Alternative div_qr_1

Tue May 11 14:38:40 CEST 2010

Torbjorn Granlund <tg at gmplib.org> writes:

> You actually wrote an x86_64 assembly mod_1_1 some time ago that you
> claimed ran in 6 c/l.

It took me some time to dig it up, but I found this in an email I wrote
Aug 8 last year.

  mul	b2		C 0, 6 
  and	b3, r2		C 1
  mov	u[j], t0	C
  mov	r0, t1		C
  add	r2, t0		C 2
  adc	$0, t1		C 3
  sbb	r2, r2		C 4
  add	%rax, t0	C 4
  adc	%rdx, t1	C 5
  sbb	$0, r2	 	C 6
  mov	t0, r0
  mov	t1, %rax

The algorithm is really simple, the iteration is

  <r2, r1, r0>  <-- <r0, u[j]> + r1 b2 + r2 b3

where b2 = B^2 (mod d), b3 = B^3 (mod d). r2 is one-bit number,
represented so that r2 b3 is an and operation, and the right hand side
is less than B^2 + B d.

Expessing the other algorithm in similar form, it was

  <r2, r1, r0>  <-- <r0, u[j]> + r1 b2 + r2 b2 (B - d) 

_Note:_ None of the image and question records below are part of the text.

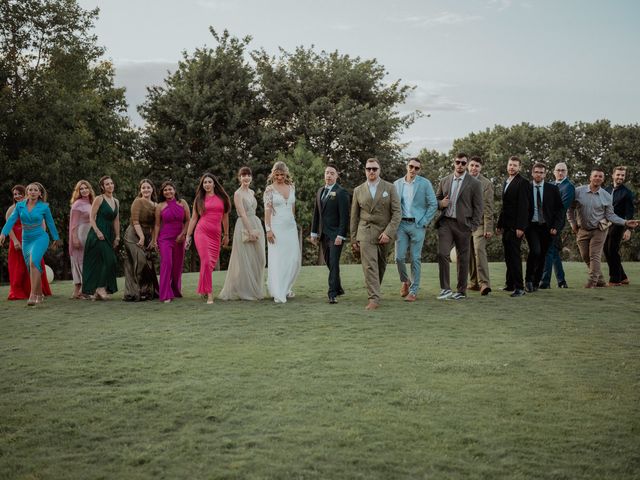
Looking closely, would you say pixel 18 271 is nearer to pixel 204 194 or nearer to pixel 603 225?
pixel 204 194

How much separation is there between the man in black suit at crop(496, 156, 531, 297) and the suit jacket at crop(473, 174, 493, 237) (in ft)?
0.97

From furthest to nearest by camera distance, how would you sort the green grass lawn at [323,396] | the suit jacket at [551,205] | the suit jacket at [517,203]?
the suit jacket at [551,205], the suit jacket at [517,203], the green grass lawn at [323,396]

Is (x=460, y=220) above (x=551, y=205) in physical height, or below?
below

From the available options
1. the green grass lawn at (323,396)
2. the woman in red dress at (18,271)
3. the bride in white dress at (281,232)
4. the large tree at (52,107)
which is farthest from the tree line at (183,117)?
the green grass lawn at (323,396)

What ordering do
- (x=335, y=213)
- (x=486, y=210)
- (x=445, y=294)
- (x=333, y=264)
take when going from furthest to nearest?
(x=486, y=210)
(x=445, y=294)
(x=335, y=213)
(x=333, y=264)

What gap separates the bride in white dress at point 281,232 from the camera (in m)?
12.3

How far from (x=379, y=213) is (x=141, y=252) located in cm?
463

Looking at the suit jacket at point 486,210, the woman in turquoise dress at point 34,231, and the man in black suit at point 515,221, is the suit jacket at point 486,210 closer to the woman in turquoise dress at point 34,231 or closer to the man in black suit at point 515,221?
the man in black suit at point 515,221

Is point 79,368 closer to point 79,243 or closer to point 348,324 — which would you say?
point 348,324

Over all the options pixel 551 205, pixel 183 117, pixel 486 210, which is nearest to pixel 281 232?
pixel 486 210

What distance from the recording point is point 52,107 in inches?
1133

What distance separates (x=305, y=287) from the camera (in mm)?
15000

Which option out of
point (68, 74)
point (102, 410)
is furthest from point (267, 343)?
point (68, 74)

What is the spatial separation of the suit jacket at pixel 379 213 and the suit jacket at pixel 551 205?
3327mm
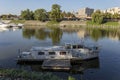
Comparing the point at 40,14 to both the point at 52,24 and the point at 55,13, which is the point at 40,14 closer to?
the point at 55,13

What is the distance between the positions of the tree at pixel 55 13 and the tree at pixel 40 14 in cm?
760

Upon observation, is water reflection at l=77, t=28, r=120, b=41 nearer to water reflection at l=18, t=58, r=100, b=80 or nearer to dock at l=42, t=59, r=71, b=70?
water reflection at l=18, t=58, r=100, b=80

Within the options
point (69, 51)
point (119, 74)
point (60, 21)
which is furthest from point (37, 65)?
point (60, 21)

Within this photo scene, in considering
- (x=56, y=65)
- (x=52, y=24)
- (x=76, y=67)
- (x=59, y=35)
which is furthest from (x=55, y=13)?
(x=56, y=65)

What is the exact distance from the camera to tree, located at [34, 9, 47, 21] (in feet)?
565

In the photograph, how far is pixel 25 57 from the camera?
34.3 metres

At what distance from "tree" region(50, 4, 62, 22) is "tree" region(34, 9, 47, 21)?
24.9ft

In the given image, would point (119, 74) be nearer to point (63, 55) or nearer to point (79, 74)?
point (79, 74)

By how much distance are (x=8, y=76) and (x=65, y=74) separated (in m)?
10.2

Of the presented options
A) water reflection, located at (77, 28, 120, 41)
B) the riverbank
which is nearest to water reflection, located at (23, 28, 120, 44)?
water reflection, located at (77, 28, 120, 41)

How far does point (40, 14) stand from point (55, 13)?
1304 cm

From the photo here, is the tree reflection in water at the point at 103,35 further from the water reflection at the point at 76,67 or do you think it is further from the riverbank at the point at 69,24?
the riverbank at the point at 69,24

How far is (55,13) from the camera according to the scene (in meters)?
167

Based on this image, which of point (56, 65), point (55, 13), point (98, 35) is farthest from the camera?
point (55, 13)
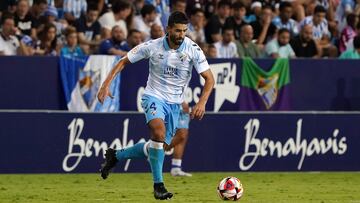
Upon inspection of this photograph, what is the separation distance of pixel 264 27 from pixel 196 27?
166 cm

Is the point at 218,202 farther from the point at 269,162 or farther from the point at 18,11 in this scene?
the point at 18,11

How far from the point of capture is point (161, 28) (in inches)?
715

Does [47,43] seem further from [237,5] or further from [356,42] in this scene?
[356,42]

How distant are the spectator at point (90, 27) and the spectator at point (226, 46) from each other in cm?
226

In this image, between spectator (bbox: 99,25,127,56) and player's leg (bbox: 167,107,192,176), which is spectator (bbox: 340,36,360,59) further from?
player's leg (bbox: 167,107,192,176)

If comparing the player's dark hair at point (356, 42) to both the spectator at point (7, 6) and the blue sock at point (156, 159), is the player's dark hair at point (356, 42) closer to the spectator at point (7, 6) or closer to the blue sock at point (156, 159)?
the spectator at point (7, 6)

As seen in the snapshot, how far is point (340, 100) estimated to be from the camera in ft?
62.7

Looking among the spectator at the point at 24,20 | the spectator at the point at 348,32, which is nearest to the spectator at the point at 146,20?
the spectator at the point at 24,20

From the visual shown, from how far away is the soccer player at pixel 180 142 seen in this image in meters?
15.3

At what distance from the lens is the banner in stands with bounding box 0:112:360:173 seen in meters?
16.4

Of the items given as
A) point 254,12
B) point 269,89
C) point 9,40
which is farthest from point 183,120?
point 254,12

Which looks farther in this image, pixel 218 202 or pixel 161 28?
pixel 161 28

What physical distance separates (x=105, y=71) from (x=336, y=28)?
637 cm

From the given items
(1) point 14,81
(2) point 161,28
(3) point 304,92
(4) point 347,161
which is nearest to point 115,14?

We see that it differs only in the constant coefficient for r2, and
clearly b2 (B - d) = b3 (mod d).

The assembler code above needs some rearrangement to get the mov t1,
%rax off the recurrency chain. This variant might work better:

  mul	b2		C 0  6 
  and	b3, r2		C 0  7
  mov	u[j], t0	C
  add	r2, t0		C 1  8
  adc	$0, t1		C 2  9
  sbb	r2, r2		C 3 10 *
  add	%rax, t0	C 4 10 *
  mov	t1, %rax	C 4 10 *
  adc	%rdx, %rax	C 5 11
  sbb	$0, r2	 	C 6 12
  mov	t0, t1		C 7

So this should run in 6 cycles if we're lucky (and like the other code,
there are three independent instructions scheduled in the same cycle,
marked with * above. It would be fine to postpone the first of them, but
the out-of-order machinery won't know that, I'm afraid).

If we let B^2 = m d + b2 (m one limb and a bit) and B^3 = m2 d + b3
(m2 two limbs and a bit) the corresponding q piece is

  r2 m2 + r1 m

which is one multiply, one conditional add of the two-limb number m3,
and handling of the most significant implicit bits.

Regards,
/Niels

-- 
Niels Möller. PGP-encrypted email is preferred. Keyid C0B98E26.
Internet email is subject to wholesale government surveillance.